Exercise inputs
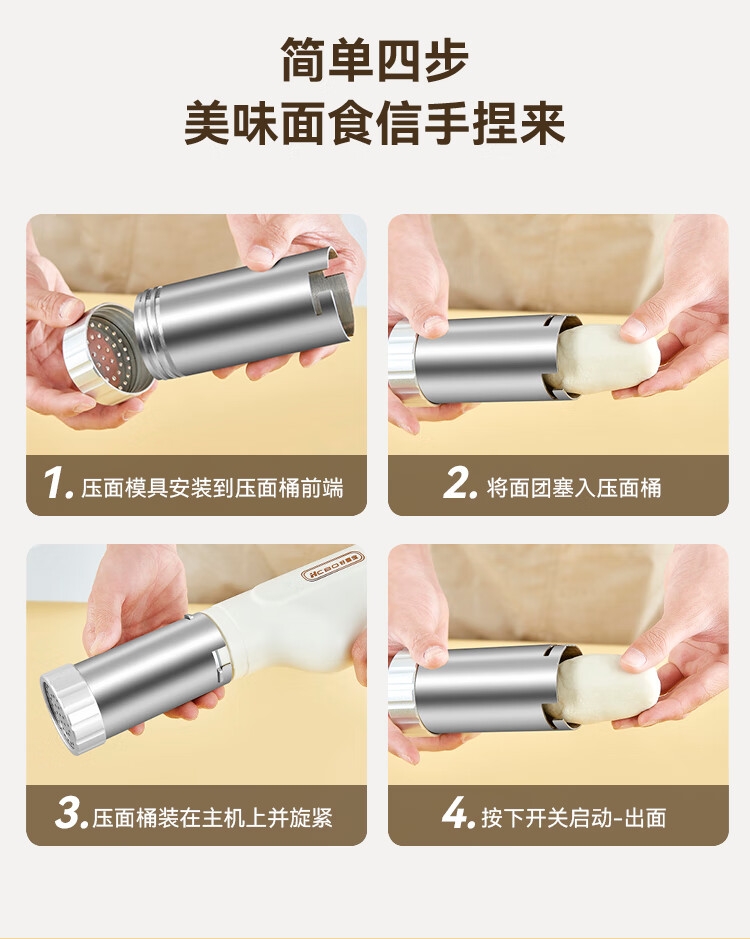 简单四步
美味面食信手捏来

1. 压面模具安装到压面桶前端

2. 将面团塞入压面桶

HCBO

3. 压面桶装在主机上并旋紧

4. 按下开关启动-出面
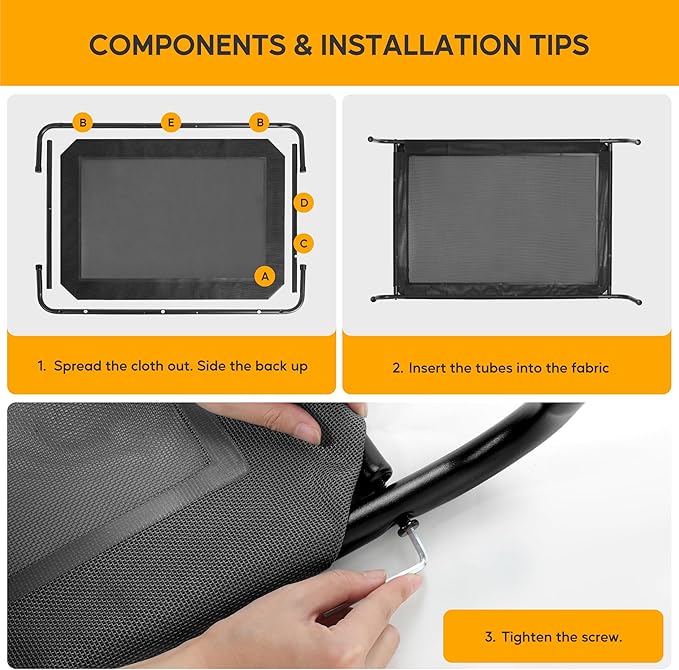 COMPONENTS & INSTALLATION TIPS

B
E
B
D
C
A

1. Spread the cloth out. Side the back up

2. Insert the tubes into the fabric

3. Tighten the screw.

Task description
Write out the data word for word. Any picture is to be skipped.

Response box
 简单四步
美味面食信手捏来

1. 压面模具安装到压面桶前端

2. 将面团塞入压面桶

HCBO

3. 压面桶装在主机上并旋紧

4. 按下开关启动-出面
 COMPONENTS & INSTALLATION TIPS

B
E
B
D
C
A

1. Spread the cloth out. Side the back up

2. Insert the tubes into the fabric

3. Tighten the screw.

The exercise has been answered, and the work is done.